Patchwork [ARM] Scheduling VFP/NEON to core transfers (ping, RFC)

login
register
mail settings
Submitter Julian Brown
Date July 17, 2012, 2:14 p.m.
Message ID <20120717151438.29a2443e@octopus>
Download mbox | patch
Permalink /patch/171437/
State New
Headers show

Comments

Julian Brown - July 17, 2012, 2:14 p.m.
Hi,

Whilst looking at upstreaming some of CodeSourcery/Mentor's old
patches, I came across the following again, originally by Mark Shinwell
but last sent upstream by Andrew Stubbs:

http://gcc.gnu.org/ml/gcc-patches/2011-02/msg01431.html

I've attached a new version, re-tested but not re-benchmarked (I'm not
set up to do the latter just at the moment).

I spent a while being quite unconvinced that this patch was a
reasonable solution for the problem (of scheduling transfers between the
NEON or VFP and the core unit) -- either on Cortex-A8, which the patch
was originally supposed to target, or any other core version. So, this
is what I came up with to try to convince myself.
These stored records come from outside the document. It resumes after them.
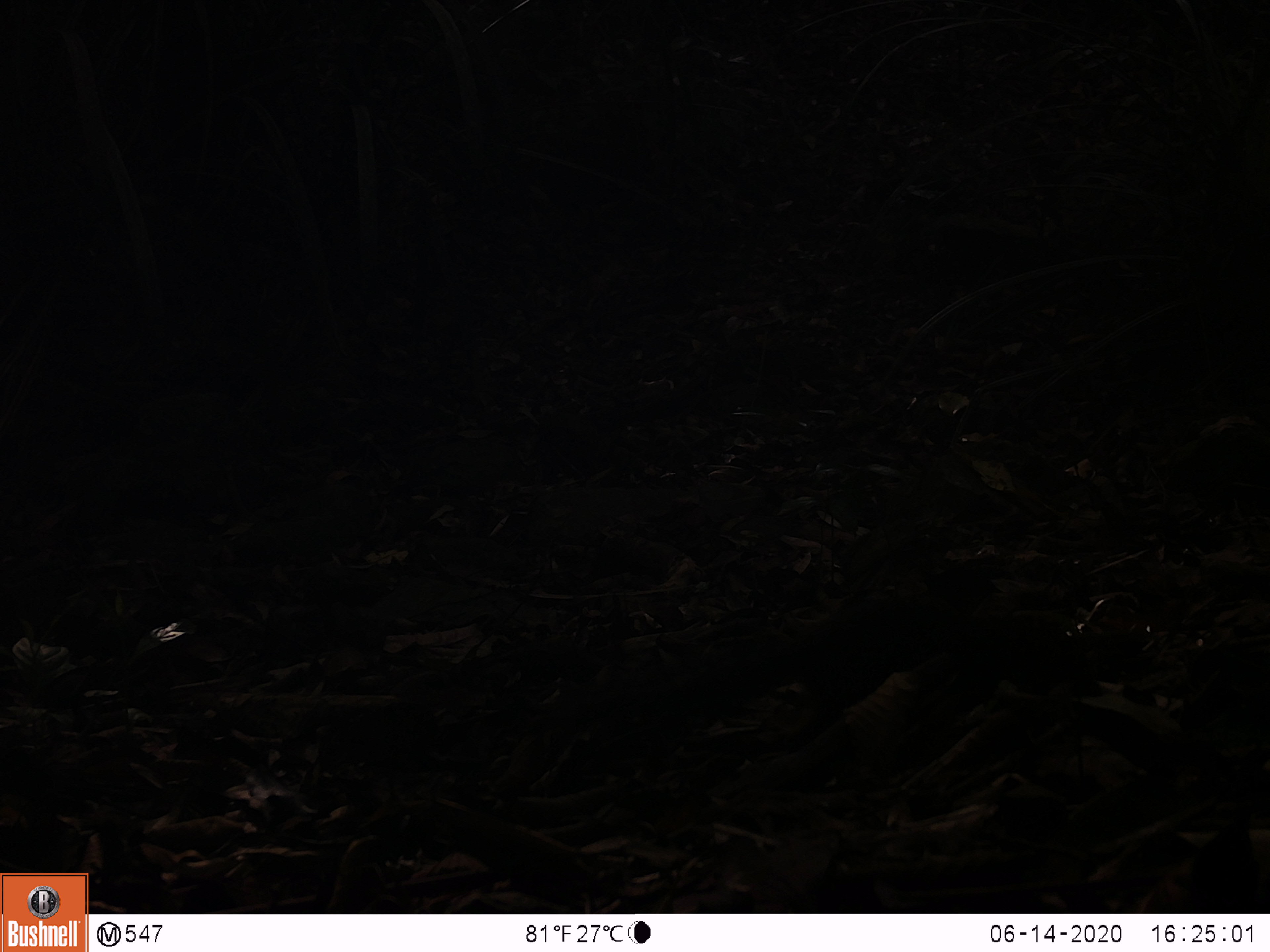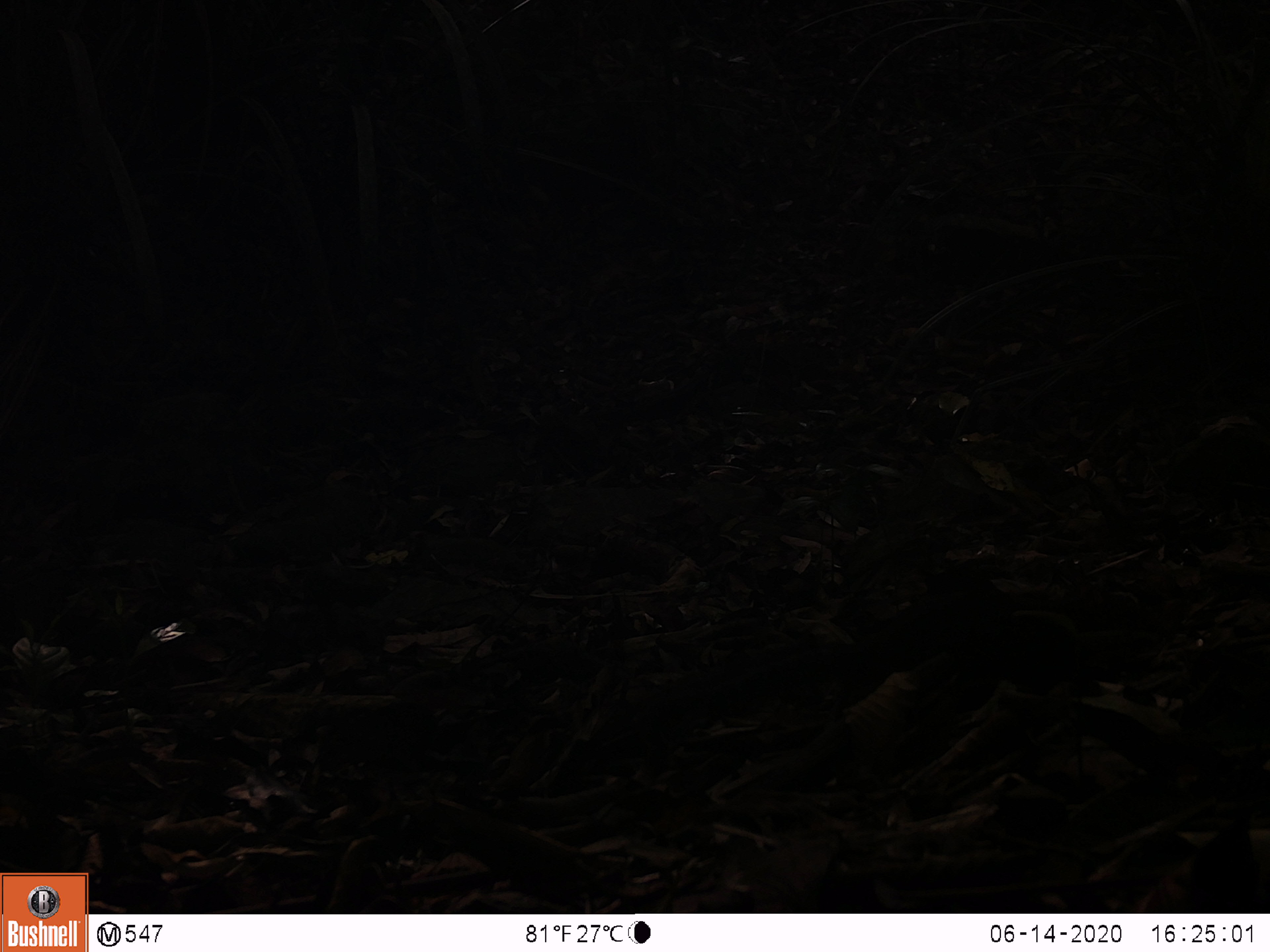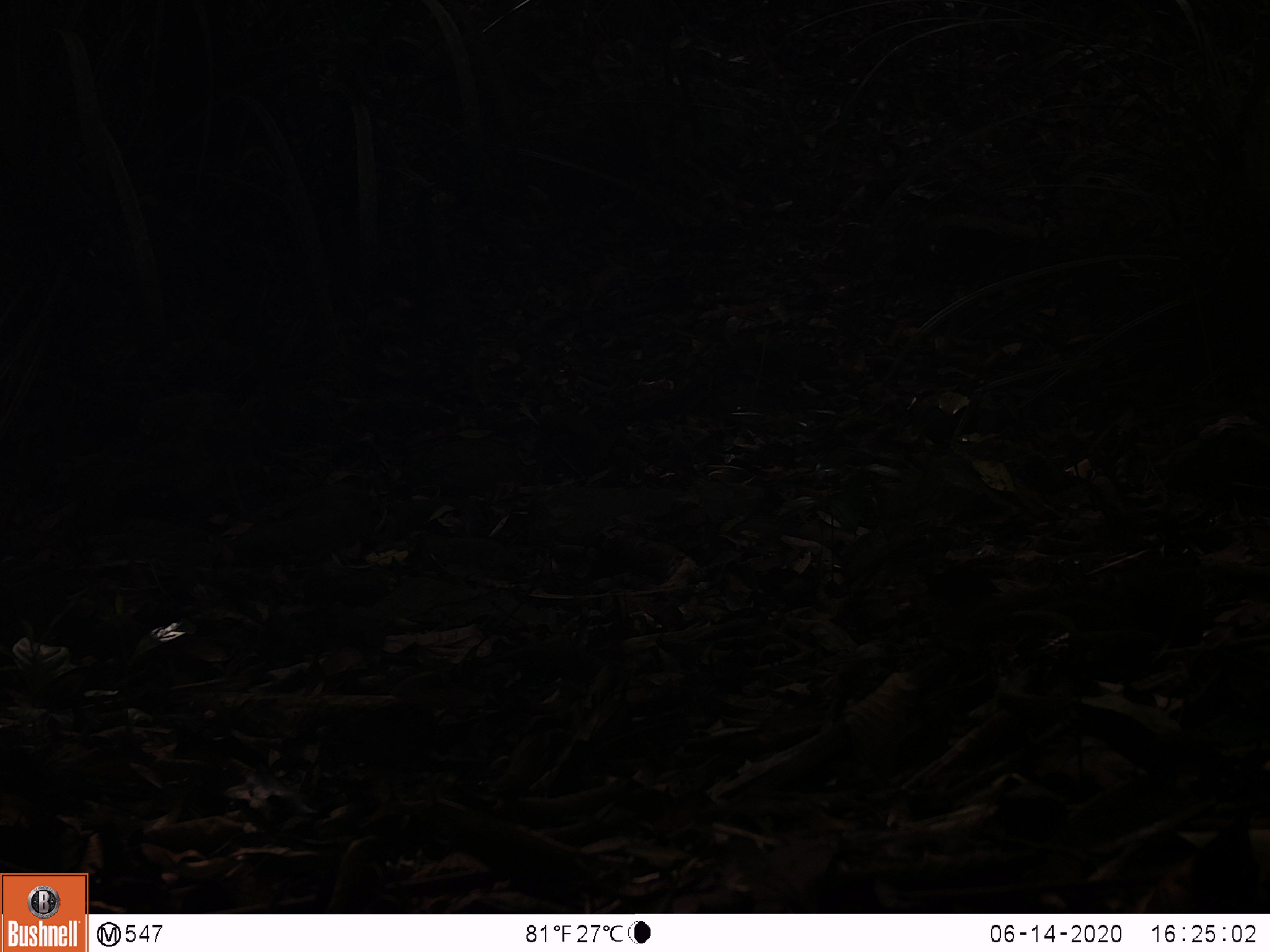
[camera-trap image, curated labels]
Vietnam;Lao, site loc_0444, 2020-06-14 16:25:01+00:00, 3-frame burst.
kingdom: Animalia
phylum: Chordata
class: Mammalia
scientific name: Mammalia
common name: mammal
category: unidentified small mammal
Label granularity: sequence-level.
Handling of these transfers is unfortunately dealt with rather
haphazardly on various cores. I only looked in any detail at Cortex-A8
and Cortex-A9. FAOD, I think we're principally concerned here with
instructions like "movdi_vfp", which may be used to transfer either
"VFP" or "NEON" register values to and from core registers, but also
with movsf and friends for the "runfast"-mode case.
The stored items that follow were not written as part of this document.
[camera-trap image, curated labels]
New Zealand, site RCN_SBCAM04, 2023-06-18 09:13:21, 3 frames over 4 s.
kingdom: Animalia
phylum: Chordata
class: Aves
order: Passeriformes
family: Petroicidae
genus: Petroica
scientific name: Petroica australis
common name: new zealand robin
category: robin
* On Cortex-A8, instructions with "f_2_r" (nor "r_2_f") type do not
  participate in scheduling at all. This was probably the root of the
  problem the patch was trying to fix originally: this means that
  there is nothing to stop instructions which use the vfp/neon-to-core
  result from being placed directly after the transfer. (A scheduler
  dump shows "nothing" for the unit utilisation for these types of
  instruction at present.)

* On Cortex-A9, the "f_2_r" and "r_2_f" types both use the (core) insn
  reservation "cortex_a9_fps", which produces its result after 2
  cycles. The A9 TRM on infocentre.arm.com says that VFP-to-core
  transfers take 3 cycles, and NEON-to-core transfers take 11 cycles.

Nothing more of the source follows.